Over the course of the next year, we'll be detailing the history of 52 companies that sold branded fishing tackle. 52 trade houses in 52 weeks -- some obscure, some famous, and all available exclusively here on the Fishing for History Blog! If you have any items from the week's entry you'd like to share with us, please send it my way and I'll make sure it makes it on the blog.
For a discussion of what exactly trade tackle is, Click Here. Enjoy the 52 for 52!
Who would have thought we'd be profiling not one but two Arizona trade houses in the first two months? Such is the sad state of knowledge concerning Southwestern fishing tackle. First it was the Yellow Front Stores which had a huge presence throughout the Southwest and sold a wide variety of fishing tackle under the "Arizona Sportsman" brand. Today, we feature the Yates Army/Navy Surplus Stores, which morphed into the Yates Sporting Goods company.
L.V. Yates founded the company in 1946 as an army/navy surplus store along with his parents and his new wife. Born in Putnam, Texas, he took to the trade quickly and with great energy, and soon owned a number of stores in the greater Phoenix region. These stores serve as a wonderful memory for numerous Arizona sportsmen growing up in the region, and were filled with sporting goods and surplus items. The Phoenix store at 40th Street and Thomas even had a defused bomb in front of it.
The company sold a great deal of fishing tackle. Early ads from the 1950s hawked tackle, and this one from The Arizona Republic dated 16 May 1959 pomotes Zebco reels and Conolon Missilite rods at deeply discounted prices. In fact, this ad shows three stores and bills them as "Cut Rate Army & Navy Stores."
By the 1960s, the company changed its name to Yates Sporting Goods and as this advertisement from the same paper dated March 23, 1968 shows, they carried a ton of fishing tackle. Heddon, Shakespeare, Walton, Zebco and others were featured prominently.
Of great interest in this ad is the panel referencing "Yates Sportsman's Paradise Monofilament Line." This is because it is this exact spool I was able to recently pick up off eBay. It bills itself as "Designed and Made For Yates" and the trade name used was "Yates Sportsman's Paradise" casting line. It's a nifty spool, but is NOT monofilament but braided nylon, implying it came from an earlier time than this ad. I suspect this spool dates to around 1960.
I would not be surprised to find other Yates branded fishing tackle, in particular I would bet there are some Yates fishing rods out there waiting to be properly identified. We also know there were at least two kinds of line spools, including Mono and Braided Nylon ones.

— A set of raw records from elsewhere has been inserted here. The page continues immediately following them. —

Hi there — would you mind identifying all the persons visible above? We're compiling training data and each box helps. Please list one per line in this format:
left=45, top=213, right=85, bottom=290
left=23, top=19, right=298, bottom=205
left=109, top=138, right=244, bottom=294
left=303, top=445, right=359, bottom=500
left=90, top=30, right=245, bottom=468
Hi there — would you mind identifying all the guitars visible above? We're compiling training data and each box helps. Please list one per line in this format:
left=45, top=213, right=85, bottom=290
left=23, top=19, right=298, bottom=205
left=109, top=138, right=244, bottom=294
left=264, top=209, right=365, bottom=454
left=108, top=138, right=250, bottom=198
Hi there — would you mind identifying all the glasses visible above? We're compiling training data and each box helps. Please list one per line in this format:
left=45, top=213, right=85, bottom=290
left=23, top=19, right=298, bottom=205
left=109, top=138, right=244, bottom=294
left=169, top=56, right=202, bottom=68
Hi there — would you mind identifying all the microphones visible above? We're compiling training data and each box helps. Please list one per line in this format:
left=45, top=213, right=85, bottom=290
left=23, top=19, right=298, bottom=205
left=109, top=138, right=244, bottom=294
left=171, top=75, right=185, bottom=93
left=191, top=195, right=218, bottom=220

The latest reference in the newspapers I can find for Yates Sporting Goods is 1973, but I suspect they lasted longer, perhaps as much as a decade.The owner L.V. Yates became a true Arizona outdoor legend. Active in numerous charities, he also hosted the "Know Your Resources" workshops for over three decades, teaching urban children about the abundance of nature. He was honored for his efforts by being named to the Arizona Outdoor Hall-of-Fame, and a large stretch of the Phoenix Mountain Preserve is now known as the L.V. Yates Trail. Yates (1919-2009) passed away on December 17, 2009 -- and left a massive legacy of good works behind him.
This is why I love trade tackle. In a small way, branded items like the Yates Sportsman's Paradise line spool put us in touch with the men and women who dedicated their lives to the sporting trade, and who in many cases (like L.V. Yates) made a difference in life.
What better way to honor their legacy than to learn, and appreciate, their works?